Page text.
Therefore, the only way to stop passing new mandatory minimums is to 
stop passing bills that contain or broaden the application of mandatory 
minimums.
  Giving lip service to the suggestion that you would have preferred 
that the mandatory minimum had not been in the bill and then voting for 
the bill anyway not only creates that new mandatory minimum, but it 
also guarantees that mandatory minimums will be included in the next 
crime bill.
  Mr. Speaker, this bill would not be controversial if it did not 
contain mandatory minimums, but, unfortunately, it does. Therefore, I 
urge my colleagues to vote ``no'' on H.R. 1761.
  Mr. JOHNSON of Louisiana. Mr. Speaker, I yield myself such time as I 
may consume.
  I am honored today to speak in support of my legislation, the 
Protecting Against Child Exploitation Act, which aims to close a court-
created loophole, and as the title suggests, further protect our 
children from predators.
  When I first arrived to Congress after almost 20 years of litigating 
constitutional law cases and drafting legislation for municipalities to 
control the proliferation of sexually oriented businesses, I was deeply 
concerned to learn that this particular loophole even existed in 
current Federal law, which essentially allows a child rapist to admit 
to sexually abusing a child and yet still evade punishment.
  The background is important to reiterate. As my chairman stated 
moments ago, this comes from a 2015 case, United States v. Palomino-
Coronado, where the U.S. Court of Appeals for the Fourth Circuit 
reversed the conviction of a child sex offender simply because the 
court determined the perpetrator lacked specific intent to record the 
disgusting images that were found on the offender's smartphone. This is 
despite the fact that the defendant admitted to sexually abusing the 7-
year-old child from next door and memorializing the conduct.
  In its opinion, the court decided the lack of purpose or specific 
intent was enough to overturn the conviction, even though the defendant 
himself took the photo of the heinous act and subsequently admitted to 
sexually abusing this child. This is absolutely in clear contradiction 
of our responsibility and this Congress' intention to protect America's 
children.
  In Scripture, Romans 13 refers to the governing authorities as 
``God's servants, agents of wrath to bring punishment on the 
wrongdoer.'' I, for one, believe we have a moral obligation, as any 
just government should, to defend the defenseless.

Provided material.

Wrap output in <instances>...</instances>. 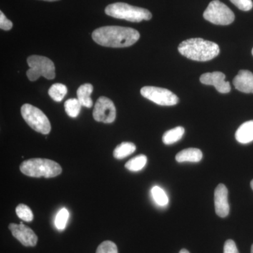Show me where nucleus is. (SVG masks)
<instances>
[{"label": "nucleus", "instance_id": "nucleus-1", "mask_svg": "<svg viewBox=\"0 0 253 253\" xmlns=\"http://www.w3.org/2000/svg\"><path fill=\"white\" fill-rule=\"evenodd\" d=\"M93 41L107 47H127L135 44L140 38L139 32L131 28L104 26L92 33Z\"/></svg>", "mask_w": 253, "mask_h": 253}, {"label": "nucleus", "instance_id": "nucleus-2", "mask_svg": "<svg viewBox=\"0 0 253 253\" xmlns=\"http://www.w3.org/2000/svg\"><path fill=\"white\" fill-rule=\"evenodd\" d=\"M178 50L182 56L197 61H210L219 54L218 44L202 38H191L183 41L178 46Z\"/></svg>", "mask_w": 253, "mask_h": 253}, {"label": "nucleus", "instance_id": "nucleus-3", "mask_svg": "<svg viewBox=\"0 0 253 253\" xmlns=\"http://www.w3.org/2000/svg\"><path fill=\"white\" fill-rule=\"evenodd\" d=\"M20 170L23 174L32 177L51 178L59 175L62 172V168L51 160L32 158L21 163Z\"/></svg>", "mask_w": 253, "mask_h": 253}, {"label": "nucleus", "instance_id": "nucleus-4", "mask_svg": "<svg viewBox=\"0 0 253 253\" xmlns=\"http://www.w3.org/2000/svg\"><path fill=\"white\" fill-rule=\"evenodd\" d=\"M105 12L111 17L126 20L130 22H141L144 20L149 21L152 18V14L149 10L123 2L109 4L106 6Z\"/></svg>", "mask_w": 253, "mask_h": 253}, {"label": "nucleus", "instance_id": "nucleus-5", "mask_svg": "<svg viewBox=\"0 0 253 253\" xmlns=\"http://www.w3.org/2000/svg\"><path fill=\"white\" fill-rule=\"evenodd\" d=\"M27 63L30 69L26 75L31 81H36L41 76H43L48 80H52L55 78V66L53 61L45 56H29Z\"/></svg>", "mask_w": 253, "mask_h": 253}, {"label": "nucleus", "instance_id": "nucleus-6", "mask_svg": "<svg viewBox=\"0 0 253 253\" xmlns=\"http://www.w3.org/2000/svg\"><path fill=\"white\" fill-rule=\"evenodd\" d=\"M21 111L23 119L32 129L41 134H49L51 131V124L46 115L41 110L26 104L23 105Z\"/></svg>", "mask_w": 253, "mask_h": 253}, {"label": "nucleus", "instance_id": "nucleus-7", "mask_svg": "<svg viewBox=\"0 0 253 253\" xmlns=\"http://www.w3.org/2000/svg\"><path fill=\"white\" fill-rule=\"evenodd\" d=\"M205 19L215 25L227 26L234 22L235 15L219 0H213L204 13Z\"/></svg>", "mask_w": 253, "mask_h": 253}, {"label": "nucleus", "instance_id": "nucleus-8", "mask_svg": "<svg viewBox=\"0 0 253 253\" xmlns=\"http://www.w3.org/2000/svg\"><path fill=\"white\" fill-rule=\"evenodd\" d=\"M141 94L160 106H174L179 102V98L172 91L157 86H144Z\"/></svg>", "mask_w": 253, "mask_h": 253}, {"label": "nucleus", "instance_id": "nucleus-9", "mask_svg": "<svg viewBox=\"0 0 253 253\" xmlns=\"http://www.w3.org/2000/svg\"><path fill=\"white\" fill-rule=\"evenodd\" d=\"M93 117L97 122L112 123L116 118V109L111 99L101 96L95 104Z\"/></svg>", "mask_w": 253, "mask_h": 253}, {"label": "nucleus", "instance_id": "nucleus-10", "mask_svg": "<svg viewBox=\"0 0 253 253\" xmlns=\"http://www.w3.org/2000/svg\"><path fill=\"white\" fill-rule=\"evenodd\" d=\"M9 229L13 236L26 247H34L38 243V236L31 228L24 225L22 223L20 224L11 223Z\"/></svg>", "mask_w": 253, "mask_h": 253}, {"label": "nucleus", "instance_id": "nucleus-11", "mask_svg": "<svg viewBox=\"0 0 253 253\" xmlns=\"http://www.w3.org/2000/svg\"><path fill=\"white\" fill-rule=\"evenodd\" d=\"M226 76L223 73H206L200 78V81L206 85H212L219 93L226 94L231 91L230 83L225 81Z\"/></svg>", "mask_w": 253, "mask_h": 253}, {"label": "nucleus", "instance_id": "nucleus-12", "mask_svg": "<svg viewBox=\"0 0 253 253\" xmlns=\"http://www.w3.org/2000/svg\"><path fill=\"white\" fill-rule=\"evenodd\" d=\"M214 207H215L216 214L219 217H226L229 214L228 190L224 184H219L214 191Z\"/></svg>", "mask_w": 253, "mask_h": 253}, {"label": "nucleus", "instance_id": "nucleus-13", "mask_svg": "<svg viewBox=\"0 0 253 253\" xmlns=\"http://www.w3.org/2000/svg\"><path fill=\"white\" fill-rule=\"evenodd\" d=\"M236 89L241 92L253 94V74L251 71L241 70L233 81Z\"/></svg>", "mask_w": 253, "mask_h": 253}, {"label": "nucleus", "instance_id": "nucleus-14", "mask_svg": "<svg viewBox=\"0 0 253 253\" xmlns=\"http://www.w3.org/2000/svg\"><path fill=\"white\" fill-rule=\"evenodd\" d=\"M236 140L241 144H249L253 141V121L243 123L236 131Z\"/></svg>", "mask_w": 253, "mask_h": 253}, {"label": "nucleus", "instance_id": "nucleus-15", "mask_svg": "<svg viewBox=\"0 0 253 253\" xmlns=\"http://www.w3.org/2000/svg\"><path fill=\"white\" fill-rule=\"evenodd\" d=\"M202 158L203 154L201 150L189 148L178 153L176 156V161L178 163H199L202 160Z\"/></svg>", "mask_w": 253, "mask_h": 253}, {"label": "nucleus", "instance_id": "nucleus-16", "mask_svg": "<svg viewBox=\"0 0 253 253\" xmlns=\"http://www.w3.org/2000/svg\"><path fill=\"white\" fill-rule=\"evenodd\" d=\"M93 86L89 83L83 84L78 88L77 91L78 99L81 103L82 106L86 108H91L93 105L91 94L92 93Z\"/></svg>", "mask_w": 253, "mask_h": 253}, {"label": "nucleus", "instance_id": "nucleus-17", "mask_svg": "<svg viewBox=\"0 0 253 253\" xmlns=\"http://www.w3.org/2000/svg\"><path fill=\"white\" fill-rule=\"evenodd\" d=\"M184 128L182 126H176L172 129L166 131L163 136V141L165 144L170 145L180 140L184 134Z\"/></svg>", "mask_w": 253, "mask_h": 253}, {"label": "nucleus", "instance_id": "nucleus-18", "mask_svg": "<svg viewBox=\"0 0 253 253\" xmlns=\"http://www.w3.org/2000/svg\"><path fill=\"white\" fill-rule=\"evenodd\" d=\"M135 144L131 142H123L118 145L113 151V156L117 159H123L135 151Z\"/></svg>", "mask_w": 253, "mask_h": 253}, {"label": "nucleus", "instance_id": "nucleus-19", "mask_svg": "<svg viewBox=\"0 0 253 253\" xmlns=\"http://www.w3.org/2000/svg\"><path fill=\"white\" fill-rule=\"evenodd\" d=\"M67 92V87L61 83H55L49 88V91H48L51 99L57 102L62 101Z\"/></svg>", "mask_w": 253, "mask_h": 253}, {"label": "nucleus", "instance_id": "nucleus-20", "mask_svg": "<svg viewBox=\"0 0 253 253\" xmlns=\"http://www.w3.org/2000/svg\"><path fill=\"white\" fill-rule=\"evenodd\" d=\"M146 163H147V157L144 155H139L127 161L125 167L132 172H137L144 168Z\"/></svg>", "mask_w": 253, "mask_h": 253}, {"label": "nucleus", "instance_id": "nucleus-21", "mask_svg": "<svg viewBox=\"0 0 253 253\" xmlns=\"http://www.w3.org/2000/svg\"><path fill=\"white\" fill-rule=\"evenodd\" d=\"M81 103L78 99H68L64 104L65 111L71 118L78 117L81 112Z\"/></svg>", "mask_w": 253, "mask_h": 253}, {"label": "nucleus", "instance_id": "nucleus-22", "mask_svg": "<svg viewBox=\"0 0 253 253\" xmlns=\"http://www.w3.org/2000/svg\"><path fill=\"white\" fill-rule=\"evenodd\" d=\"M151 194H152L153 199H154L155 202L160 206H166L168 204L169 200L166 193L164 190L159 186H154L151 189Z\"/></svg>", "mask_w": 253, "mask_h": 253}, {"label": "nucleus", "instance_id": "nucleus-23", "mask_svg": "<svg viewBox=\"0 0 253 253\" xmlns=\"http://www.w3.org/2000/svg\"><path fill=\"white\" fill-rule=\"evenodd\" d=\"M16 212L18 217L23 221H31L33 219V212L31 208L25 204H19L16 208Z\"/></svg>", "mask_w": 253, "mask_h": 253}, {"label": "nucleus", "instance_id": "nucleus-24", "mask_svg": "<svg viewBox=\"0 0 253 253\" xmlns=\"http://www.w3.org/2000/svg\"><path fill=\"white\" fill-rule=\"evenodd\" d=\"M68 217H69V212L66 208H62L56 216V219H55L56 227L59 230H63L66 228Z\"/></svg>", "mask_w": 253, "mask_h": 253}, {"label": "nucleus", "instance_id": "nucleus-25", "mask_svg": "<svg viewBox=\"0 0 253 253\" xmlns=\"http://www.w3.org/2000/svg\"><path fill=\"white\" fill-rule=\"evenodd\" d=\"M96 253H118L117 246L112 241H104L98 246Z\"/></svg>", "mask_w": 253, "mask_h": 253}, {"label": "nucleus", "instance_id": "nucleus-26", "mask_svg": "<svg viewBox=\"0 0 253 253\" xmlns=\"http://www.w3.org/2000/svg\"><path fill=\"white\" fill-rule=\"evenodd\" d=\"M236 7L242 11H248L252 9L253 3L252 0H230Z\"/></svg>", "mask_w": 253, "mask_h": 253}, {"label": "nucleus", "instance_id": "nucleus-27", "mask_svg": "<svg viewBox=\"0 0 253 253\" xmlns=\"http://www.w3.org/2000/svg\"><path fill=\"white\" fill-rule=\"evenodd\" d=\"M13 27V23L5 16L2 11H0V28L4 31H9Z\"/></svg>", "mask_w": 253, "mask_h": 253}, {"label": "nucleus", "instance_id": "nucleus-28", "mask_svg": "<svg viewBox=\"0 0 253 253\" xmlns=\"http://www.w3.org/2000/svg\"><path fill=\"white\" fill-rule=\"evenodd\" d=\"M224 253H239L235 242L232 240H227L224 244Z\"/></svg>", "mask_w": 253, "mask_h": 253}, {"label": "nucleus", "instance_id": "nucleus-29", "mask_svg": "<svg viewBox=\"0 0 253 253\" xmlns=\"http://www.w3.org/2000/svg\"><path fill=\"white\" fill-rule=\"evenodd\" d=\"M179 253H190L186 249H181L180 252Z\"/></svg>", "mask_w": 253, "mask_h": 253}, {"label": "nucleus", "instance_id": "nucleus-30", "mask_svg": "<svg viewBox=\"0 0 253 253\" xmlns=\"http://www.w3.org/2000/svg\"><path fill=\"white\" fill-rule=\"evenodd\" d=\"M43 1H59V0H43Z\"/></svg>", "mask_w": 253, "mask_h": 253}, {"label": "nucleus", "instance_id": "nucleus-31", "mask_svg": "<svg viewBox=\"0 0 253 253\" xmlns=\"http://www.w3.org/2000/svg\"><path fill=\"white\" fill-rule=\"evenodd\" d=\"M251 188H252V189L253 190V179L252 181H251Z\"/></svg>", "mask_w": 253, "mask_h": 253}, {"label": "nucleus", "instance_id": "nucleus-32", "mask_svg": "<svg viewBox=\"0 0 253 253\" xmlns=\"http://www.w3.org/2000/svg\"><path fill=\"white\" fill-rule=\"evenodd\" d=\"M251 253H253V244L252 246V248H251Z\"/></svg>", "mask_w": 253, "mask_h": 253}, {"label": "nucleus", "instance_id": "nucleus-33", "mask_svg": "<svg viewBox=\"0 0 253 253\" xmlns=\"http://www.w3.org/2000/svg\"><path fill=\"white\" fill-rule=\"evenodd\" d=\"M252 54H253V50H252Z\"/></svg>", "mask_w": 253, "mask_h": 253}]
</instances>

Work instructions. Can you return the full text of the House floor debate above, word for word?

Reply to the task.
Therefore, the only way to stop passing new mandatory minimums is to 
stop passing bills that contain or broaden the application of mandatory 
minimums.
  Giving lip service to the suggestion that you would have preferred 
that the mandatory minimum had not been in the bill and then voting for 
the bill anyway not only creates that new mandatory minimum, but it 
also guarantees that mandatory minimums will be included in the next 
crime bill.
  Mr. Speaker, this bill would not be controversial if it did not 
contain mandatory minimums, but, unfortunately, it does. Therefore, I 
urge my colleagues to vote ``no'' on H.R. 1761.
  Mr. JOHNSON of Louisiana. Mr. Speaker, I yield myself such time as I 
may consume.
  I am honored today to speak in support of my legislation, the 
Protecting Against Child Exploitation Act, which aims to close a court-
created loophole, and as the title suggests, further protect our 
children from predators.
  When I first arrived to Congress after almost 20 years of litigating 
constitutional law cases and drafting legislation for municipalities to 
control the proliferation of sexually oriented businesses, I was deeply 
concerned to learn that this particular loophole even existed in 
current Federal law, which essentially allows a child rapist to admit 
to sexually abusing a child and yet still evade punishment.
  The background is important to reiterate. As my chairman stated 
moments ago, this comes from a 2015 case, United States v. Palomino-
Coronado, where the U.S. Court of Appeals for the Fourth Circuit 
reversed the conviction of a child sex offender simply because the 
court determined the perpetrator lacked specific intent to record the 
disgusting images that were found on the offender's smartphone. This is 
despite the fact that the defendant admitted to sexually abusing the 7-
year-old child from next door and memorializing the conduct.
  In its opinion, the court decided the lack of purpose or specific 
intent was enough to overturn the conviction, even though the defendant 
himself took the photo of the heinous act and subsequently admitted to 
sexually abusing this child. This is absolutely in clear contradiction 
of our responsibility and this Congress' intention to protect America's 
children.
  In Scripture, Romans 13 refers to the governing authorities as 
``God's servants, agents of wrath to bring punishment on the 
wrongdoer.'' I, for one, believe we have a moral obligation, as any 
just government should, to defend the defenseless.